What you have to do. Copy the data below, switching every "point" to "location" and leaving everything else unchanged.

Exercise inputs.

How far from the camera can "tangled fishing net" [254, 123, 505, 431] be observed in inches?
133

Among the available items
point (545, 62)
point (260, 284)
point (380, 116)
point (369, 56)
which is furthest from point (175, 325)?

Right answer.
How far from the camera can "tangled fishing net" [254, 123, 505, 431] be observed in inches?
133

Among the available items
location (545, 62)
location (260, 284)
location (380, 116)
location (369, 56)
which is furthest from location (175, 325)?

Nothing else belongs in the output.